◆ What the exercise asks
All of the entries need to be written out again, exactly as they are.

◆ Material
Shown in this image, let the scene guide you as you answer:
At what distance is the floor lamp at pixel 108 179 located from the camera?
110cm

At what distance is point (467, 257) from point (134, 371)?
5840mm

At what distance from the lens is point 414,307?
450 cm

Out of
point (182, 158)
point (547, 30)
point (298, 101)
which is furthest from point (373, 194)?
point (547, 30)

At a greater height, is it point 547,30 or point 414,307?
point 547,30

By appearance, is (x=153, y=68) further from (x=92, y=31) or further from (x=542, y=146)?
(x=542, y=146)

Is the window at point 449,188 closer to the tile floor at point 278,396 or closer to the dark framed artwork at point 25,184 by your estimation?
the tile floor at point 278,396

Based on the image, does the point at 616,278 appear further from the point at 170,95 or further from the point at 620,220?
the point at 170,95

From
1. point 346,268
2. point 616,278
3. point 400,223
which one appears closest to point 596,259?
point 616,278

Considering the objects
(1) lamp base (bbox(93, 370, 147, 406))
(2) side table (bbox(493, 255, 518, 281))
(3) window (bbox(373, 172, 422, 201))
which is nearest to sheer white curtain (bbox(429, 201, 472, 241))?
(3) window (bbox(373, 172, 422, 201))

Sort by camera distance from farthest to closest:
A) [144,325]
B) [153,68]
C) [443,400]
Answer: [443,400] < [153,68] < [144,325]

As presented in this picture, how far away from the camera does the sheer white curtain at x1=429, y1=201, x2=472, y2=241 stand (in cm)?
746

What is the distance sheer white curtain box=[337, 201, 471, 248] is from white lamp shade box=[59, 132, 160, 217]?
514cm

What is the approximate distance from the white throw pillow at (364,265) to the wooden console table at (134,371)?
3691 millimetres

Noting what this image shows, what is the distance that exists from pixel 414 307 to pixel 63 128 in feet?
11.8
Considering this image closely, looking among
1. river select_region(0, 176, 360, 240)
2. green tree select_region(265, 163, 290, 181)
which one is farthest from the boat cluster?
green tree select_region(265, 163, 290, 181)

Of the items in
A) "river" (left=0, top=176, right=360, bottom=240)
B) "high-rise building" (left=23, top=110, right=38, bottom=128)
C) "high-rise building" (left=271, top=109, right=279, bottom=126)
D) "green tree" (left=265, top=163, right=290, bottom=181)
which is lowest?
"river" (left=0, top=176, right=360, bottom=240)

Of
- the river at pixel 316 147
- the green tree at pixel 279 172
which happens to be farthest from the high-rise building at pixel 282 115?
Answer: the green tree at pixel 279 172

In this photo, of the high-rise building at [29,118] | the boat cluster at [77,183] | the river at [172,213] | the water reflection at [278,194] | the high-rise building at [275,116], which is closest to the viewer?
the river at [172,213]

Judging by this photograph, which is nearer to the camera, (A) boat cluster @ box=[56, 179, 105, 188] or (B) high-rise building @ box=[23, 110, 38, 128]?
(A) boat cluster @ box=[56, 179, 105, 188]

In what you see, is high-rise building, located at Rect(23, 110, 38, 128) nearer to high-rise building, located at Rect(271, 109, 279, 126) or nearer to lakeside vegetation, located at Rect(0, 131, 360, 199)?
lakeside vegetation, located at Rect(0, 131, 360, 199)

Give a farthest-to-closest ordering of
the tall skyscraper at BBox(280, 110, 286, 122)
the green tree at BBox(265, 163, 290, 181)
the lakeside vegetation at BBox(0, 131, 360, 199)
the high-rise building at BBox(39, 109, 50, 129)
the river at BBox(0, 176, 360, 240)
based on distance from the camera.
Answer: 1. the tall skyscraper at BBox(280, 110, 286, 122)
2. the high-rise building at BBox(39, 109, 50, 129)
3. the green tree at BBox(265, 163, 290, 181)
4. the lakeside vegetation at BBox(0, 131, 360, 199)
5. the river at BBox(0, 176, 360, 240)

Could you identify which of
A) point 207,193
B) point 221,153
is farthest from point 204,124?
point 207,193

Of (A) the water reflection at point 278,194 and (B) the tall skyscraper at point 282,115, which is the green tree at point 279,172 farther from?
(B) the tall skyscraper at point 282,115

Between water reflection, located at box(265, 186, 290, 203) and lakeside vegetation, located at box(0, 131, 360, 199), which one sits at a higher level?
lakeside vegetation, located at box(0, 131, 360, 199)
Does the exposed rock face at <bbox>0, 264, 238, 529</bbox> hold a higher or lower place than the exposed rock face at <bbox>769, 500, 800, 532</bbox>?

◆ Reply
Shown in this image, let the scene guide you as you answer:
At what distance is the floor lamp at pixel 108 179 located from the camera?
110cm

At what distance is point (467, 257) from point (134, 371)?
5840mm

At what distance from the lens is point 414,307?
450 cm

Out of
point (182, 158)
point (547, 30)
point (298, 101)
which is furthest from point (373, 194)?
point (547, 30)

At a greater height, is it point 547,30 or point 414,307?
point 547,30

By appearance, is (x=153, y=68) further from (x=92, y=31) or further from (x=542, y=146)?
(x=542, y=146)

Is the window at point 449,188 closer to the tile floor at point 278,396 or closer to the dark framed artwork at point 25,184 by your estimation?
the tile floor at point 278,396

Based on the image, does the point at 616,278 appear further from the point at 170,95 or further from the point at 620,220?
the point at 170,95

From
1. point 346,268
2. point 616,278
3. point 400,223
which one appears closest to point 596,259?
point 616,278

Considering the objects
(1) lamp base (bbox(93, 370, 147, 406))
(2) side table (bbox(493, 255, 518, 281))
(3) window (bbox(373, 172, 422, 201))
which is nearest to sheer white curtain (bbox(429, 201, 472, 241))?
(3) window (bbox(373, 172, 422, 201))

Sort by camera distance from farthest to closest:
A) [144,325]
B) [153,68]
C) [443,400]
Answer: [443,400] < [153,68] < [144,325]

As presented in this picture, how far away from the camera does the sheer white curtain at x1=429, y1=201, x2=472, y2=241 stand (in cm)?
746

What is the distance sheer white curtain box=[337, 201, 471, 248] is from white lamp shade box=[59, 132, 160, 217]?
514cm

What is the approximate distance from the white throw pillow at (364,265) to the wooden console table at (134,371)?
3691 millimetres

Noting what this image shows, what is the distance that exists from pixel 414 307 to pixel 63 128 in feet?
11.8
Considering this image closely, looking among
1. river select_region(0, 176, 360, 240)
2. green tree select_region(265, 163, 290, 181)
which one is farthest from the boat cluster?
green tree select_region(265, 163, 290, 181)

Of the items in
A) "river" (left=0, top=176, right=360, bottom=240)
B) "high-rise building" (left=23, top=110, right=38, bottom=128)
C) "high-rise building" (left=271, top=109, right=279, bottom=126)
D) "green tree" (left=265, top=163, right=290, bottom=181)
which is lowest?
"river" (left=0, top=176, right=360, bottom=240)

Of
- the river at pixel 316 147
- the green tree at pixel 279 172
which happens to be farthest from the high-rise building at pixel 282 115?
Answer: the green tree at pixel 279 172

In this photo, of the high-rise building at [29,118] | the boat cluster at [77,183] | the river at [172,213] | the water reflection at [278,194] | the high-rise building at [275,116], which is closest to the viewer?
the river at [172,213]

Judging by this photograph, which is nearer to the camera, (A) boat cluster @ box=[56, 179, 105, 188] or (B) high-rise building @ box=[23, 110, 38, 128]?
(A) boat cluster @ box=[56, 179, 105, 188]

In what you see, is high-rise building, located at Rect(23, 110, 38, 128) nearer to high-rise building, located at Rect(271, 109, 279, 126) or nearer to lakeside vegetation, located at Rect(0, 131, 360, 199)?
lakeside vegetation, located at Rect(0, 131, 360, 199)

Give a farthest-to-closest ordering of
the tall skyscraper at BBox(280, 110, 286, 122)
the green tree at BBox(265, 163, 290, 181)
the lakeside vegetation at BBox(0, 131, 360, 199)
the high-rise building at BBox(39, 109, 50, 129)
the river at BBox(0, 176, 360, 240)
based on distance from the camera.
Answer: 1. the tall skyscraper at BBox(280, 110, 286, 122)
2. the high-rise building at BBox(39, 109, 50, 129)
3. the green tree at BBox(265, 163, 290, 181)
4. the lakeside vegetation at BBox(0, 131, 360, 199)
5. the river at BBox(0, 176, 360, 240)

Could you identify which of
A) point 207,193
B) point 221,153
is farthest from point 204,124?
point 207,193

Of (A) the water reflection at point 278,194 and (B) the tall skyscraper at point 282,115, which is the green tree at point 279,172 farther from?
(B) the tall skyscraper at point 282,115

Between water reflection, located at box(265, 186, 290, 203) and lakeside vegetation, located at box(0, 131, 360, 199), which one sits at a higher level?
lakeside vegetation, located at box(0, 131, 360, 199)
Does the exposed rock face at <bbox>0, 264, 238, 529</bbox> hold a higher or lower place than the exposed rock face at <bbox>769, 500, 800, 532</bbox>?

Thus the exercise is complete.